Posts Tagged ‘CSS3’

Buttons: Part 2

Saturday, May 30th, 2009

I guess I was younger, back when I made my first set of buttons. I went back to them today, and found that they didn’t work in other browsers. Also, I wanted to see if I could make them with HTML (seems like my latest craze).

Webkit is stuffed full of strange and amazing tags that let you set background gradients, text shadows, rounded corners, rotations, and pretty much anything else you could want. It’s missing outline-radius, though, which meant I had to use two divs to create the button I had designed in Paint Shop Pro. And a span. But that’s all!
It had two borders, each with a small amount of radius, a linear gradient background, :target tags so it looks like you click it, text shadow to get the 3D appearance, and whole bunch of regular old CSS2 and CSS1.

When I was done, however, I realized that, while it still worked in other browsers, there was no background. Yet again, I had made something that was only viewable in webkit.
I tossed the gradients from my image buttons into another image and used that as a background for everything not-webkit, but there’s a bit of white sticking out of the bottom. Things just aren’t lining up the same in every browser, which is a pain to work with. I’ve never really needed to worry about 0.02em before today. It turns out that’s a fair amount.

Anyway, I’ve got the newer version here for your perusal.
(As if I’m submitting it for your approval, or something.)
As I said before, it looks best in Chrome or Safari. The little font-changing button doesn’t seem to work in Firefox, for little or no reason. It looks stupid in IE7 and lower, because there’s no :focus selector, which means it’s not really a button.

What am I going to do with it, now? I saw some great article about progressive enhancement that laid out about five images beside eachother, and each one showed a more feature-rich page in a different browser. In that light, I think I’ll try my hand at making some sort of tab that turns into a great-looking button when you view it in a more advanced browser.
It appears Firefox lacks support for things Webkit and Opera have, like text shadows. 3.5 is going to be an important release.

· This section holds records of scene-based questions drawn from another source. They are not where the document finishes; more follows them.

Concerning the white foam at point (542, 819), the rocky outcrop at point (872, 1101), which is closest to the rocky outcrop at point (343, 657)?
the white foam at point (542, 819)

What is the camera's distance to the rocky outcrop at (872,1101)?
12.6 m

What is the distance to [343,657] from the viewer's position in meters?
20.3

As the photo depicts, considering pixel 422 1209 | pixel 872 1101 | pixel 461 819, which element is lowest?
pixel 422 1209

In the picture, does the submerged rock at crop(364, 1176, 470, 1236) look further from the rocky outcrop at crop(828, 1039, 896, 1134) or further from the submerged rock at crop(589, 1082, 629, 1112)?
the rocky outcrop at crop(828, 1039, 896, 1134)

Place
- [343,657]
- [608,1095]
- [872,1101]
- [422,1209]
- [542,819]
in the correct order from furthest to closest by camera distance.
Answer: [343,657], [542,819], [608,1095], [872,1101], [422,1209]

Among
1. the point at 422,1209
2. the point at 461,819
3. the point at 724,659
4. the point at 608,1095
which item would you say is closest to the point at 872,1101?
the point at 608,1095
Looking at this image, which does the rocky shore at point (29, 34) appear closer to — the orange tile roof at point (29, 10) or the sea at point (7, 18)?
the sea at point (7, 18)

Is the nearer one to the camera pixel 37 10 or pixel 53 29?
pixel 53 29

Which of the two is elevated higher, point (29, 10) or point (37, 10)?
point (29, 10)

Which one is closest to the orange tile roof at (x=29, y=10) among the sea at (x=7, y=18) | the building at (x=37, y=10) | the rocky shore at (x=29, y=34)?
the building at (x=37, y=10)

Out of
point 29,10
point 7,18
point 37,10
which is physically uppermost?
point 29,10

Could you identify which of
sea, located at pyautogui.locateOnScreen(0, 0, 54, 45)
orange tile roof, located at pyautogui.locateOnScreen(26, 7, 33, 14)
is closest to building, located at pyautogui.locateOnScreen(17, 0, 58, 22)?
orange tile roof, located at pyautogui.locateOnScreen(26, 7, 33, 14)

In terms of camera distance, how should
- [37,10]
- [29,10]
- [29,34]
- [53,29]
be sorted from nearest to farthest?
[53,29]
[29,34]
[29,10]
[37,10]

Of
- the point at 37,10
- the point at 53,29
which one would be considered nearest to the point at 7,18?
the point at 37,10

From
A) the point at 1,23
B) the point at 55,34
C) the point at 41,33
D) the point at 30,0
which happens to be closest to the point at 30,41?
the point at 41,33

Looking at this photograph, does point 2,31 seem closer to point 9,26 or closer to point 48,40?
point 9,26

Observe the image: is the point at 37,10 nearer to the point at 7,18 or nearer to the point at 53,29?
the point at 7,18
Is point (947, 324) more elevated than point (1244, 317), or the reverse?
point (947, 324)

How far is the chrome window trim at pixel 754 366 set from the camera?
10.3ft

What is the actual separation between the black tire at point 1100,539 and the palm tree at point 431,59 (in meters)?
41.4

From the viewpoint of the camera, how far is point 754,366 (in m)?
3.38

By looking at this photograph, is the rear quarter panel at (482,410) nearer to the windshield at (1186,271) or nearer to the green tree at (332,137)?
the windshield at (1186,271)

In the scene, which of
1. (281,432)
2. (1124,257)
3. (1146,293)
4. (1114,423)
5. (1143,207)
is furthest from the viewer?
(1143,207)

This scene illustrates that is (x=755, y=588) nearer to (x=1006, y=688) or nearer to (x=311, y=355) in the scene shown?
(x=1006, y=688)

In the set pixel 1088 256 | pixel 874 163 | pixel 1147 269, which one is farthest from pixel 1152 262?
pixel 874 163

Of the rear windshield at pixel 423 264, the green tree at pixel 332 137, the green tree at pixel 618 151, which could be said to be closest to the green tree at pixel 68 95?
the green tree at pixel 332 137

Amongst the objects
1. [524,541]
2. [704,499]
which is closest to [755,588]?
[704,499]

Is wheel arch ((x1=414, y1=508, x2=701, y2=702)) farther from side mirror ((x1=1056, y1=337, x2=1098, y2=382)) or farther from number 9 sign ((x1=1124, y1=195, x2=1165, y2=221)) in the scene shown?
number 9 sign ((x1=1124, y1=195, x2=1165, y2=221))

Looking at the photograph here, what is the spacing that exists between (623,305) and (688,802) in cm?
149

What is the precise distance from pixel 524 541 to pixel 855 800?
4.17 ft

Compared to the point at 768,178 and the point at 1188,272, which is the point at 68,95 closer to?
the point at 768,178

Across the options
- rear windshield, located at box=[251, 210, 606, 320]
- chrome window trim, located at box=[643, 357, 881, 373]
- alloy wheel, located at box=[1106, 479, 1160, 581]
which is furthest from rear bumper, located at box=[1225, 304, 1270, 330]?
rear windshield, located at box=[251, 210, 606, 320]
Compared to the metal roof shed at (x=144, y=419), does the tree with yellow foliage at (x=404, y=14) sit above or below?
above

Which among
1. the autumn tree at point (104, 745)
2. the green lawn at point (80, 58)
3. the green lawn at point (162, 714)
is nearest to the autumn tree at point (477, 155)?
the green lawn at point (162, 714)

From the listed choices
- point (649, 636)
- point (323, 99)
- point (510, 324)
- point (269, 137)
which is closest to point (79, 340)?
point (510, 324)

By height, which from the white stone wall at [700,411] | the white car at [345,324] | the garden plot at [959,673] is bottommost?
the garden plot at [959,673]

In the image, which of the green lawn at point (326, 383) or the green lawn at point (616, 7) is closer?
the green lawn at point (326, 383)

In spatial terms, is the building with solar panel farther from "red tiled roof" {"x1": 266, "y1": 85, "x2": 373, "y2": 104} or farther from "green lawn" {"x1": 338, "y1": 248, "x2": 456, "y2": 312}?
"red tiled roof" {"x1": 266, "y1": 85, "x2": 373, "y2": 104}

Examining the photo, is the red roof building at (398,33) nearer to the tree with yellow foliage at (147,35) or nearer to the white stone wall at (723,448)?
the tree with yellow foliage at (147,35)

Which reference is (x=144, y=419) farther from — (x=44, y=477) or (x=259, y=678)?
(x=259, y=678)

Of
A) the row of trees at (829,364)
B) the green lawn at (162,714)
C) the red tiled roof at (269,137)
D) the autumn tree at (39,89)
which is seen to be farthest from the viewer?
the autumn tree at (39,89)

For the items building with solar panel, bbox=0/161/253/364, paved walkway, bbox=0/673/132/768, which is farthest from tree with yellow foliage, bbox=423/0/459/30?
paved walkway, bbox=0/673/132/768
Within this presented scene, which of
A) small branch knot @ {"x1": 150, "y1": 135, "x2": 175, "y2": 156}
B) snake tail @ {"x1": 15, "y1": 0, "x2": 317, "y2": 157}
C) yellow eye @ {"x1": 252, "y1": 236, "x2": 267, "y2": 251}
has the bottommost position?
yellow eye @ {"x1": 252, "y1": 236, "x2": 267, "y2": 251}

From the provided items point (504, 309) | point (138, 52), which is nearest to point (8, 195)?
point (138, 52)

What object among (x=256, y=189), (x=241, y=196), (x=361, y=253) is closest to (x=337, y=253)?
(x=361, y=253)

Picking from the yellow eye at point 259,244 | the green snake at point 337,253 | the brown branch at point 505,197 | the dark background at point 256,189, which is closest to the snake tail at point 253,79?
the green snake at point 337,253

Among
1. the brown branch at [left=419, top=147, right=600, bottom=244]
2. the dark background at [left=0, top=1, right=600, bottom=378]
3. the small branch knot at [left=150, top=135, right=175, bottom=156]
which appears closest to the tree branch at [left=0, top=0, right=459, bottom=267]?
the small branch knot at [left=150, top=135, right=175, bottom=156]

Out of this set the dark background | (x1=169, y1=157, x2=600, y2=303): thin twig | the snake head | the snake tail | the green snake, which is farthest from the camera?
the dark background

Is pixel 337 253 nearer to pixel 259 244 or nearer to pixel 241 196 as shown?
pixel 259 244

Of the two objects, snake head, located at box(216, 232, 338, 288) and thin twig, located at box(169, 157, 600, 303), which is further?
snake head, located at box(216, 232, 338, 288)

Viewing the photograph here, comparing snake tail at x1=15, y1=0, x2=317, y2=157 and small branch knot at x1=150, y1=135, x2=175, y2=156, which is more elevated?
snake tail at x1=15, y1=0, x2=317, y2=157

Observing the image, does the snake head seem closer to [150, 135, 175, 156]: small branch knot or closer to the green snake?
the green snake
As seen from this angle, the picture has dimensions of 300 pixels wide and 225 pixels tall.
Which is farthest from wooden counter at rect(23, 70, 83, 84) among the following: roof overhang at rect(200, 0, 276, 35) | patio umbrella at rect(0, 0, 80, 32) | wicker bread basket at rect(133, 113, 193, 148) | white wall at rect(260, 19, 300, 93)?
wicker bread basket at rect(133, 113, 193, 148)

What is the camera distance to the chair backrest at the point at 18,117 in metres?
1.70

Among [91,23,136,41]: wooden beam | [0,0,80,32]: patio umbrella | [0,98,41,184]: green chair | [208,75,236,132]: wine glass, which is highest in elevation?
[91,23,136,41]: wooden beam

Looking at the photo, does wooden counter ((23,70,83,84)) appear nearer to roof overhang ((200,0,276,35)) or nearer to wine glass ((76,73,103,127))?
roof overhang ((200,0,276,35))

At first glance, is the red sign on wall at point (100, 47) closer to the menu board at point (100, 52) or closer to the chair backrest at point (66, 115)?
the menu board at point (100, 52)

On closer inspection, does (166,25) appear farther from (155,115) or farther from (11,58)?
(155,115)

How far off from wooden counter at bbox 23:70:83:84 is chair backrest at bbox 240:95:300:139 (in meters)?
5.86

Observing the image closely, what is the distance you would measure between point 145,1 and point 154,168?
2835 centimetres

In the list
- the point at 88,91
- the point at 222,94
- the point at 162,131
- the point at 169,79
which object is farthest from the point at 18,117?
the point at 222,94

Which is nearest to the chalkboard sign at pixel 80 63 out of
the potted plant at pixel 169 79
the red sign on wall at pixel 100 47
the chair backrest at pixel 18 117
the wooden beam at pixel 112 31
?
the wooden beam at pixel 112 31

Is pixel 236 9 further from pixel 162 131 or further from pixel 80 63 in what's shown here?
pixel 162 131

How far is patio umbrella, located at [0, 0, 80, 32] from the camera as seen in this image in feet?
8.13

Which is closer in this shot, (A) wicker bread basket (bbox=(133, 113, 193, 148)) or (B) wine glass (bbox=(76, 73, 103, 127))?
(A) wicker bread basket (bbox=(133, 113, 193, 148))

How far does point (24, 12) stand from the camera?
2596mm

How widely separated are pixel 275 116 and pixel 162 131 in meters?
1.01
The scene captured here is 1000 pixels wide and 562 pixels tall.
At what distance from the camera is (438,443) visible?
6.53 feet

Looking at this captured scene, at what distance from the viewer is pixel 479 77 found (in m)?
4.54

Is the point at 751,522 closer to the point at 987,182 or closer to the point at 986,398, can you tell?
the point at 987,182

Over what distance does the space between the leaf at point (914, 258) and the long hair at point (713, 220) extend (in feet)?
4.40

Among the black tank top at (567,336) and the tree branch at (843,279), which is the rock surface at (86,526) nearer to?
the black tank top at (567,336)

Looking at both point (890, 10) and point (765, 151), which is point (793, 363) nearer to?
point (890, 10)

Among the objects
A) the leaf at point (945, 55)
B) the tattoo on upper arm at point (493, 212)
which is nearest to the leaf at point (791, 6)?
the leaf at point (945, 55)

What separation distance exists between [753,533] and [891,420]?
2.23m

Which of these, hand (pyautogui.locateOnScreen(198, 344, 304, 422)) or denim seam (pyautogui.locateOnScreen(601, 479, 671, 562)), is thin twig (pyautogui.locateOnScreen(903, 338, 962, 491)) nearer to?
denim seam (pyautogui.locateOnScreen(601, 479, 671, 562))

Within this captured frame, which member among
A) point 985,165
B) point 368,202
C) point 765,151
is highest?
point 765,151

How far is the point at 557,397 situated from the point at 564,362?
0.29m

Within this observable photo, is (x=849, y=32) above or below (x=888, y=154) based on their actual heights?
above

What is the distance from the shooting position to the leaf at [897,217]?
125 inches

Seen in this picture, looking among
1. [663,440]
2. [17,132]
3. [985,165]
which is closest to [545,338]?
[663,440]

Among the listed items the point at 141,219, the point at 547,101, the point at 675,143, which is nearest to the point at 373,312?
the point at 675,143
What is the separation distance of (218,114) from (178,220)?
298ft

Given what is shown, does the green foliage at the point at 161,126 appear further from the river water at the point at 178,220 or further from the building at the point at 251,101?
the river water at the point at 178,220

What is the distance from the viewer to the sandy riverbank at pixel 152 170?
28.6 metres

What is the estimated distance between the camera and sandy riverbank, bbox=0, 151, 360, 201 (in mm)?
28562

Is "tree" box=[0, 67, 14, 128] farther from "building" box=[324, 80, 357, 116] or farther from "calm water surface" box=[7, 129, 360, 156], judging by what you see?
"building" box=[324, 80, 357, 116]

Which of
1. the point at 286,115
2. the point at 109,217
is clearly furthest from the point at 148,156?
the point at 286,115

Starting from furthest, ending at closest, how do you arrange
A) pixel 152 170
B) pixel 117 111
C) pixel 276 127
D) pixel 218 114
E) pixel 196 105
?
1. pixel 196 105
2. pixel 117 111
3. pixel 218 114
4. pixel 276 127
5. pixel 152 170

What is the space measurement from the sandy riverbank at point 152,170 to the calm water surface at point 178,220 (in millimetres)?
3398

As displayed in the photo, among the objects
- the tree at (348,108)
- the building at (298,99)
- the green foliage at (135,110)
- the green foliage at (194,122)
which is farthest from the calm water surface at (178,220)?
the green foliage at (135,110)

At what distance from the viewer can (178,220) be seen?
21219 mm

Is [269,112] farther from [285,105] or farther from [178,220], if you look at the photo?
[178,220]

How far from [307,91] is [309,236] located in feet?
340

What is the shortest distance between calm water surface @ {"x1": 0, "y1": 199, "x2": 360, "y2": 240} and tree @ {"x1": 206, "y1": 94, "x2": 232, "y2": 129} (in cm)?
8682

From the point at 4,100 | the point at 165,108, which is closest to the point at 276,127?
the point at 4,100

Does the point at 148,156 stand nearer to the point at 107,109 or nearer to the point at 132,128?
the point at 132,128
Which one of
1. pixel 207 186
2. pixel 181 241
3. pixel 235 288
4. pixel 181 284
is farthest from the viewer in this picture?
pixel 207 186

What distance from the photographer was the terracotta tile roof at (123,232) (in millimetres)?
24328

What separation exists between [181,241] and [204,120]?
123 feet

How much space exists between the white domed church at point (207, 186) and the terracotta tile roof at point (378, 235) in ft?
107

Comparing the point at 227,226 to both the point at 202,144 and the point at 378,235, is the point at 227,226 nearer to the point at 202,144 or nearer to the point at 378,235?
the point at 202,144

Also, I’ve noticed, lately, that I refer to Firefox, Opera, and Webkit, because it seems a bit redundant to mention both Safari AND Chrome when talking about rendering. I’ll talk about one or the other when it’s about browser features (like how I’m jealous of Safari’s document inspector), but otherwise I’ll just refer to the Webkit engine.

So this whole day has been an exercise in jQuery. I’m trying to find out how to get certain elements from the context array (whatever it’s called). It seems .get() doesn’t allow things like the .text() tag or the .html() tag. Maybe if I wrapped that in another jQuery object…

Complete (Un)Success!

Wednesday, May 27th, 2009

I’ve been playing around with CSS3, lately.
One very specific thing I do is make images that are a bit larger than they appear on my screen, because I know people are going to set their text sizes differently. Another thing I do is scale things depending on width or such, so that everything fits the best it can.

With today’s background-images, the image is rendered at 100% zoom even if you want it in a smaller box. That means I need to put images in my markup, or at least it means I can’t just switch them out using only CSS.

This is where CSS3 comes in: Konqueror, Opera, Safari, and Chrome can set background-images to specific widths and heights. I just set visibility:hidden on my old image, and copied the width and height to my CSS background-image (in this case, background-size:100% auto). Voila!

If you’ve visited using Webkit or Gecko, you’ll notice that I have rounded corners. That means the corners are square for Opera, Konqueror, all IE versions, and whatever else. This CSS image replacement doesn’t work in Firefox or IE (strange how Firefox is missing support on it), which makes it look terrible in those browsers. It’s not something that you could put out publicly.
Altogether, this means my page only renders correctly in Webkit. That’s about… 5% of the total market?

I guess I’ll be stuck hacking up some PHP for my page bodies. For those of you who want to see my simple little session-switched thing, you can visit Cozy Cabbage, then put a ?grey in the address bar, and then ?green to switch back.